- Directions
Give the data below as a JSON list of strings, one string per line and no blank lines, starting at the line that contains "Of the options given as" and ending at the final line of the data.
○ ○ ○
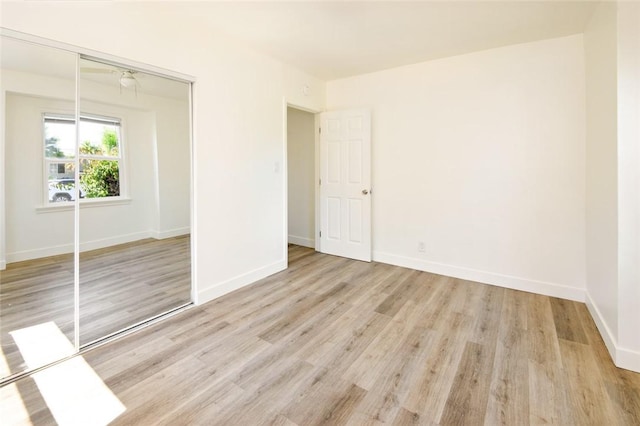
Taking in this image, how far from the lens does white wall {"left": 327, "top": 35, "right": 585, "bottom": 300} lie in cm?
290

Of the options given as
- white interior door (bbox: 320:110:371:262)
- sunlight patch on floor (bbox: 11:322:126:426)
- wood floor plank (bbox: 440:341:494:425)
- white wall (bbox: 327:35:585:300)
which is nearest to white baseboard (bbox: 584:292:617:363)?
white wall (bbox: 327:35:585:300)

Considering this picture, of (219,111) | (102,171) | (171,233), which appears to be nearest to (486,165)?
(219,111)

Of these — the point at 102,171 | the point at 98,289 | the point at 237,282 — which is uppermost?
the point at 102,171

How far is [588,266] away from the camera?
2.77 meters

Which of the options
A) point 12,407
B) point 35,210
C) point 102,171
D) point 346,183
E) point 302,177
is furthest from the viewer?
point 302,177

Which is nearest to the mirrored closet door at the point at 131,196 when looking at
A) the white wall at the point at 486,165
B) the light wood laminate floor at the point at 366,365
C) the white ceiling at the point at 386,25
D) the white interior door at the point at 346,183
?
the light wood laminate floor at the point at 366,365

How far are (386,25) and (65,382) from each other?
11.6 ft

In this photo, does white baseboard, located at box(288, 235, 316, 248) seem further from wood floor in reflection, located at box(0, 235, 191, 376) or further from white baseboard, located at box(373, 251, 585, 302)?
wood floor in reflection, located at box(0, 235, 191, 376)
○ ○ ○
- Result for this exercise
[
  "Of the options given as",
  "- white interior door (bbox: 320:110:371:262)",
  "- sunlight patch on floor (bbox: 11:322:126:426)",
  "- wood floor plank (bbox: 440:341:494:425)",
  "- white wall (bbox: 327:35:585:300)",
  "which is nearest to white baseboard (bbox: 584:292:617:363)?",
  "white wall (bbox: 327:35:585:300)",
  "Considering this picture, of (219,111) | (102,171) | (171,233), which appears to be nearest to (486,165)?",
  "(219,111)",
  "Of these — the point at 102,171 | the point at 98,289 | the point at 237,282 — which is uppermost?",
  "the point at 102,171",
  "How far is [588,266] away from the camera?",
  "2.77 meters",
  "Which of the options",
  "A) point 12,407",
  "B) point 35,210",
  "C) point 102,171",
  "D) point 346,183",
  "E) point 302,177",
  "is furthest from the viewer?",
  "point 302,177",
  "Which is nearest to the mirrored closet door at the point at 131,196 when looking at",
  "A) the white wall at the point at 486,165",
  "B) the light wood laminate floor at the point at 366,365",
  "C) the white ceiling at the point at 386,25",
  "D) the white interior door at the point at 346,183",
  "?",
  "the light wood laminate floor at the point at 366,365",
  "How far are (386,25) and (65,382) from each other?",
  "11.6 ft",
  "In this photo, does white baseboard, located at box(288, 235, 316, 248) seem further from wood floor in reflection, located at box(0, 235, 191, 376) or further from white baseboard, located at box(373, 251, 585, 302)?",
  "wood floor in reflection, located at box(0, 235, 191, 376)"
]